• Supplied text
The Daily Bulletin. “When people talk about a cycle in prices, they imply that prices go up for a while, eventually get too high and then fall back some. It might be true in some areas of the business world, but it doesn’t apply to California home prices.”
“‘People want to be here, and people need places to live,’ said Jack Kyser, chief economist with L.A. County Economic Development Corp. ‘That’s why prices will always go up here - because it’s California.’”
“‘I can’t imagine the median in the High Desert ever being below $200,000 again,’ said High Desert builder Todd Tatum. ‘There is no price cycle. If you look at a graph, it would look like a stairstep, going up, flattening off, going up, flattening off.’”
The Press Enterprise. “Just north of Interstate 210 sits one of this city’s marquee developments — the ‘Beverly Hills of Fontana’ as one resident recently described it.”
“And like other areas with vast tracts of new development, Fontana and the Sierra Lakes community are now bearing the brunt of the slumping housing market. Thousands of foreclosures are recorded in the area each month.”
“‘Where there is boom there is now bust,’ Fontana Councilwoman Janice Rutherford said in an interview.”
“In Sierra Lakes, the southwest corner of the 700-acre development had the highest density of foreclosures and defaults in the city during the second quarter, according an analysis of foreclosure data by The Press-Enterprise. Property values are dropping by more than 10 percent in some parts of the development, the San Bernardino County tax assessor’s office reported.”
“A large plywood sign propped against the garage door of one Sierra Lakes home begs someone to come to the homeowner’s aid. ‘Help!’ reads the sign in orange-neon paint. ‘Going to foreclosure.’ The sign says the home is worth $530,000 but will sell for $440,000, scratched down from $450,000.’”
“‘We are barely holding on here,’ said Jean Beauford, who bought into Sierra Lakes three years ago and has seen her monthly mortgage payment jump from $1,641 to $2,500 because of an adjustable interest rate.”
“Kevin Parhm’s girlfriend bought into Sierra Lakes about a year ago. Parhm said the housing crisis will only get worse. ‘If you had a pulse, you could get a loan,’ Parhm said, pointing to house after house on the street that is now vacant.”
The Bakersfield. Californian. “In September, Bakersfield’s home sales were nearly half what they were a year ago, according to the Bakersfield Association of Realtors.”
“In addition to putting the brakes on brisk growth, the housing bust has left the state and local economy more vulnerable to systemic shocks, said Leslie Appleton-Young, chief economist with the California Association of Realtors. ‘It does mean we’re closer to the edge,’ Appleton-Young said. ‘There’s more risk to the downside because other things can always happen.’”
The Tracy Press. “About 20 of those prospective homebuyers turned up at the office of real estate brokerage Saturday morning to see what kinds of deals they could get on houses that have been through foreclosure. Real estate agent Joan Fallavena told potential buyers that banks own all 19 homes on Saturday’s tour.”
“Fallavena and three other real estate agents from the office led people on a caravan through Tracy neighborhoods to look at houses that are back on the market. Some of them are among Tracy’s newest homes.”

• Written problem A
List every dollar amount that appears in the news excerpts on California housing.

• Supplied entries
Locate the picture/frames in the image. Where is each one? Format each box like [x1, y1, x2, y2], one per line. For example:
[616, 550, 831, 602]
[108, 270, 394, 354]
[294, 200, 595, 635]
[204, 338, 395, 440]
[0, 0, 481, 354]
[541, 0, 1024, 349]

==

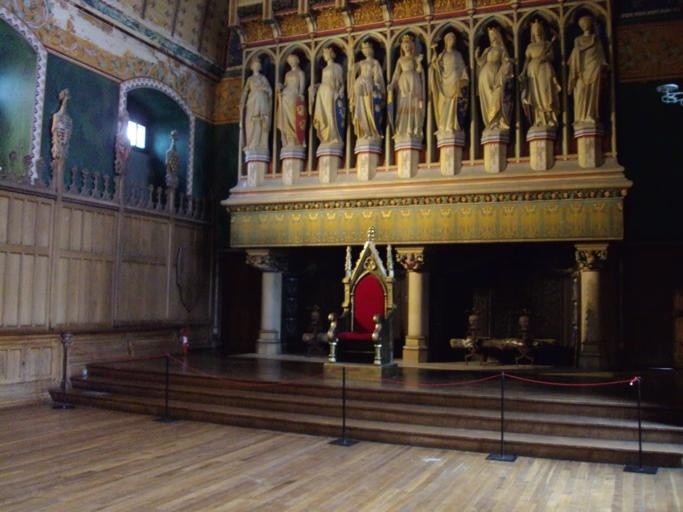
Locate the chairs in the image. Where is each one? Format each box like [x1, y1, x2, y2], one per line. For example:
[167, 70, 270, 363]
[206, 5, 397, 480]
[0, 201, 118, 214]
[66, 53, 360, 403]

---

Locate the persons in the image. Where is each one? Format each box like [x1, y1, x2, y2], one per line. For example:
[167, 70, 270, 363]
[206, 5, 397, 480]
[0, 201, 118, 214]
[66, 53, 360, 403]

• Written problem B
In the rows, rewrite the lines from the line with "Locate the picture/frames" to the line with "[541, 0, 1024, 349]", changing "Format" to "Write" and leaving everything else unchanged. Return only those lines.

• Expected output A
$200,000
$530,000
$440,000
$450,000
$1,641
$2,500

• Expected output B
Locate the picture/frames in the image. Where is each one? Write each box like [x1, y1, x2, y2], one per line. For example:
[616, 550, 831, 602]
[108, 270, 394, 354]
[294, 200, 595, 635]
[204, 338, 395, 440]
[0, 0, 481, 354]
[541, 0, 1024, 349]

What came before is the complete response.